#### What the exercise asks
The answer must consist of each line below that contains the word "site", copied in full.

#### Provided data
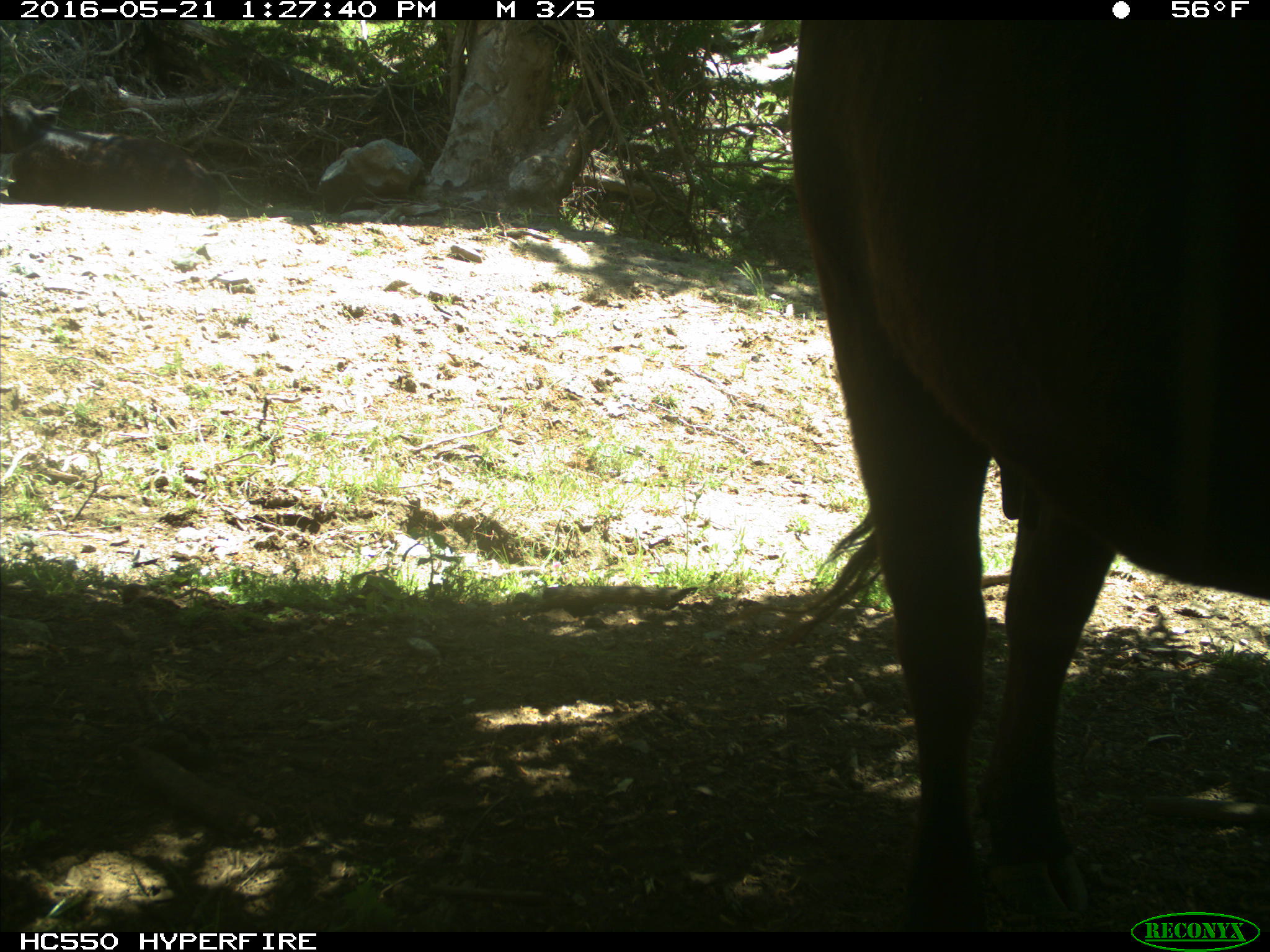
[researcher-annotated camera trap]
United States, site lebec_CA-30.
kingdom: Animalia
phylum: Chordata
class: Mammalia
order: Artiodactyla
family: Bovidae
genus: Bos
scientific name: Bos taurus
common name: domestic cow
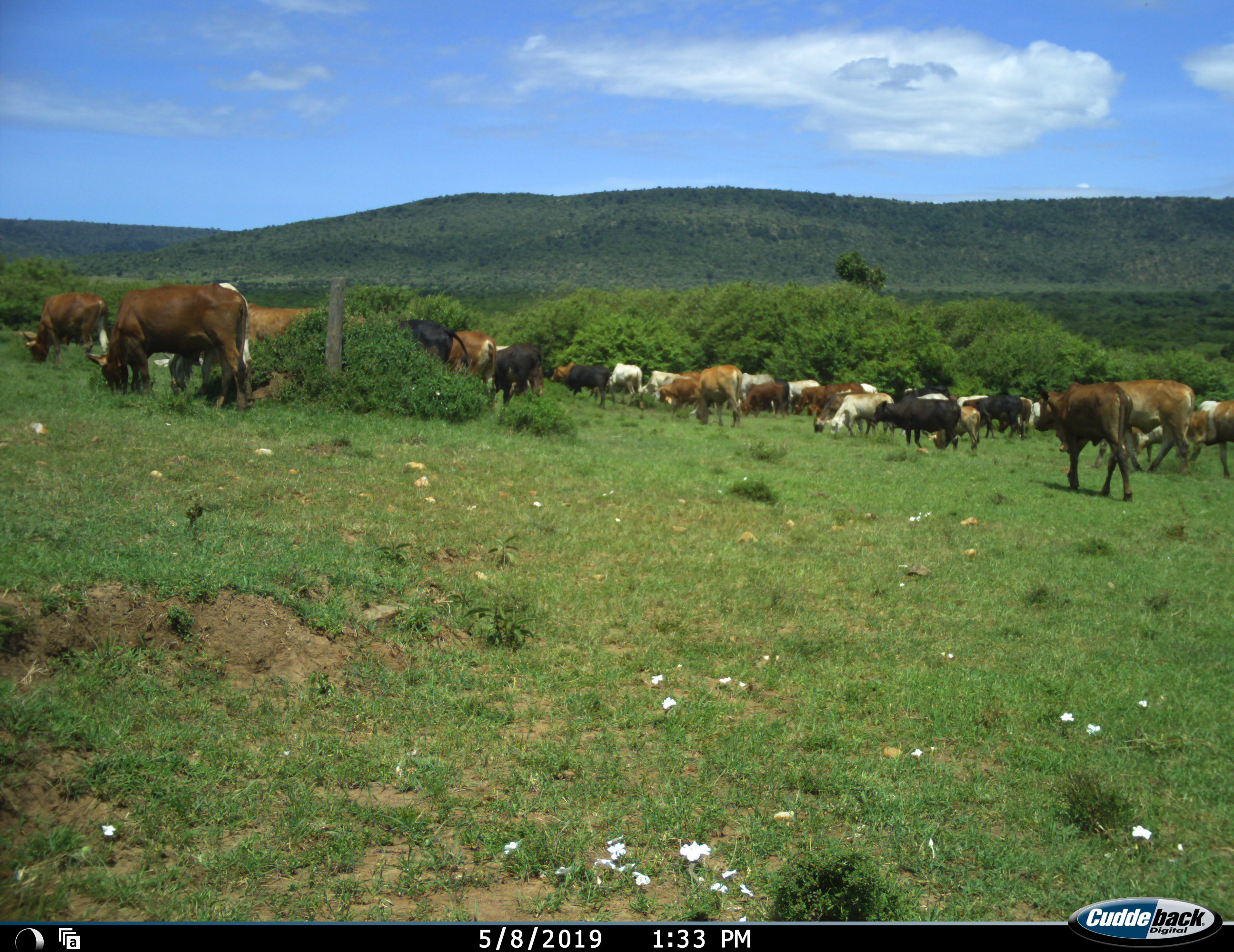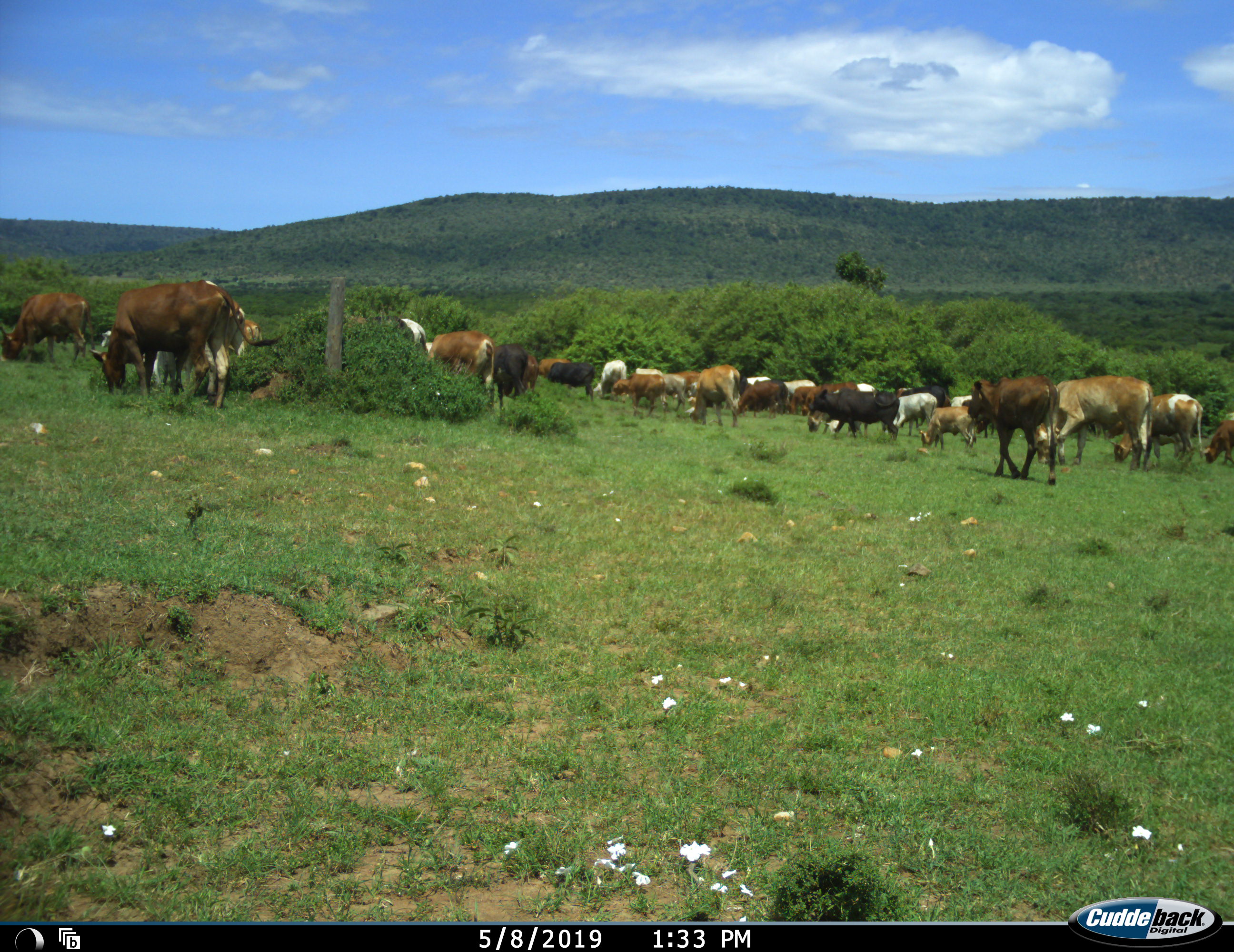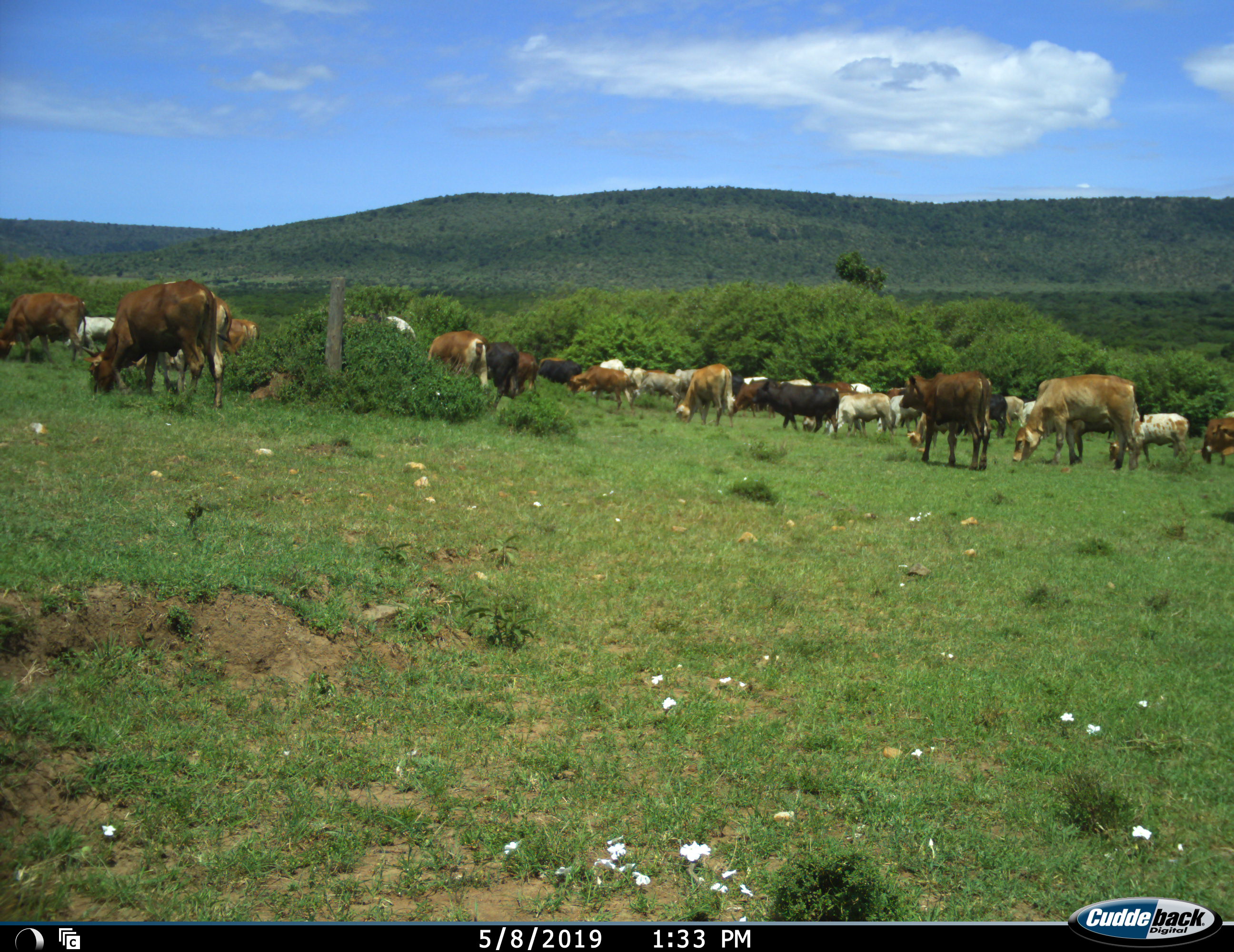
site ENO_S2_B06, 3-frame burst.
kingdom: Animalia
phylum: Chordata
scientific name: Vertebrata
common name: domestic animal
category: domesticanimal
Domesticanimal (domestic animal) (Vertebrata), count 11-50. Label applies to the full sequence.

#### Response below
United States, site lebec_CA-30.
site ENO_S2_B06, 3-frame burst.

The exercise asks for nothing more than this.